Here are Christensen’s three categories of innovation, as I understand them:

  1. Market Creating Innovation – creating new customers through new products that either didn’t exist at all before, or are affordable enough that it is accessible to customers who previously could not afford it. Mainframes -> PC -> Smartphones

  2. Sustaining Innovation – making incremental or iterative improvements to an existing product that it’s current customers appreciate (and may deliver additional consumer surplus), but doesn’t really grow the market. Prius OR Camry, not both.

  3. Efficiency Innovation – making incremental or iterative improvements in the way an existing product is made or delivered in order to improve margins to the company. They are effectively selling you a similar product for a similar price but it is cheaper for them to deliver.  Often, these innovations mean fewer people are required to deliver the same product or service, which is the sort of thing a lot of I.T. departments in large organisations have been focused on.

Here are the four buckets of value I have been using for some time:

Value Framework – Four buckets of value

Hopefully you can see that it is fairly easy to map from one to the other…

Market Creating Innovation would mostly contribute to the Increasing Revenue bucket, in particular the focus on “new customers”, in order to increase market size.

Sustaining Innovation mostly contributes to Protect Revenue bucket, specifically “incremental innovation to  sustain current market share”. Some proportion of “Increase Revenue” may also fall in this category, by “increasing sales”, by which I mean share of wallet, to “existing customers”.

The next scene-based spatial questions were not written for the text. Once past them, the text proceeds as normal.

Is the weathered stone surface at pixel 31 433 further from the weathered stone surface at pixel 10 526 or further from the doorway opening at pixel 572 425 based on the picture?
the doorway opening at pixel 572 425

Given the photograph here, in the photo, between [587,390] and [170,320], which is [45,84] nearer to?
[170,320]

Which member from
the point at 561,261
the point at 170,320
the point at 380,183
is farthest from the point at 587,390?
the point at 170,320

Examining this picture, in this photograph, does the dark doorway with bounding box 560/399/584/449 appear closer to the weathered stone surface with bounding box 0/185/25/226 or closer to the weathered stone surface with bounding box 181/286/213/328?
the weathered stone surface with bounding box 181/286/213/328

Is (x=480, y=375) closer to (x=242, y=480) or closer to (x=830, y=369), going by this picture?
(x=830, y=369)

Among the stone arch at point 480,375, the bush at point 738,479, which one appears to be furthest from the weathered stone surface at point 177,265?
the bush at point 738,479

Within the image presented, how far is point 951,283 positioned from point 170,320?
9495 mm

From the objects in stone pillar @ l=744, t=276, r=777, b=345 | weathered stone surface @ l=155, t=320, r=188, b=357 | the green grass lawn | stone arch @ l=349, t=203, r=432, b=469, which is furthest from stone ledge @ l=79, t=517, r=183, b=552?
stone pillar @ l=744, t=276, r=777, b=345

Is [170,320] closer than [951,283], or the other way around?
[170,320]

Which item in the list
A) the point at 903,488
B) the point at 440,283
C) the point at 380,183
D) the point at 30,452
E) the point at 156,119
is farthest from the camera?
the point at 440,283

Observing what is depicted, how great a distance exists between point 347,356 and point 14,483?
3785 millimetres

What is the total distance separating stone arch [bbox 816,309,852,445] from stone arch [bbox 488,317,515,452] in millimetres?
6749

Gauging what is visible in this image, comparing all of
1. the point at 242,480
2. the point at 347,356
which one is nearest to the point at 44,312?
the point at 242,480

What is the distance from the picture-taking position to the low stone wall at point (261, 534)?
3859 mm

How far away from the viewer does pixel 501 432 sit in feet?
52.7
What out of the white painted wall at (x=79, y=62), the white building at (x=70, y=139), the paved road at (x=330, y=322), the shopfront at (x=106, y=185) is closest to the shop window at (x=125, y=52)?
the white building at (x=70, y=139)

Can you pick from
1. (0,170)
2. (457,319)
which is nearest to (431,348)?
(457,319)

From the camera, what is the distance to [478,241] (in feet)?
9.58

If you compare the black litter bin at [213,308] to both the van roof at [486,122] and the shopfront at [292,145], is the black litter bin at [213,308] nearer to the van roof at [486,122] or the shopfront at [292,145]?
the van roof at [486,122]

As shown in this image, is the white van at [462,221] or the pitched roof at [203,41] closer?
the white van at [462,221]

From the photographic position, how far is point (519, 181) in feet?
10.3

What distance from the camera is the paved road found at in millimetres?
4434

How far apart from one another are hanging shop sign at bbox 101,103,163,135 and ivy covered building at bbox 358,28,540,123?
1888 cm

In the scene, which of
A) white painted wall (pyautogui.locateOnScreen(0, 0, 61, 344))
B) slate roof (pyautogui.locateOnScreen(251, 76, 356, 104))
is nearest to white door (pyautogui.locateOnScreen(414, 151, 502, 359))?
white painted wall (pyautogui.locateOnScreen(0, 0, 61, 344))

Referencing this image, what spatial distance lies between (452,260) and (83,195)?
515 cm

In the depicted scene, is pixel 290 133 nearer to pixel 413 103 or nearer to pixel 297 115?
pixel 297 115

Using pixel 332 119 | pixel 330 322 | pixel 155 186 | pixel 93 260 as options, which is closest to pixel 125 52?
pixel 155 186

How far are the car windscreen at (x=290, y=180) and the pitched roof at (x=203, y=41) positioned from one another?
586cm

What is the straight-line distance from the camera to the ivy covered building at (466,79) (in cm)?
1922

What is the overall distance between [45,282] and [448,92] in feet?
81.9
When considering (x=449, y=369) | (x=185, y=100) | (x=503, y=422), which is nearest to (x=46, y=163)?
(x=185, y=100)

Efficiency Innovation mostly contributes to Reduce Costs and Avoid Costs buckets, which should be fairly obvious.

The point of this is to make clear that Cost of Delay depends entirely on the Value Framework you use to estimate Value. You may not like the four buckets I’ve proposed. That’s ok. You can use whatever framework you like.

Ultimately though, if you are interested in achieving the most you can, with a constrained capacity to innovate then it helps to think in terms of, and make decisions with an understanding of, the Cost of Delay.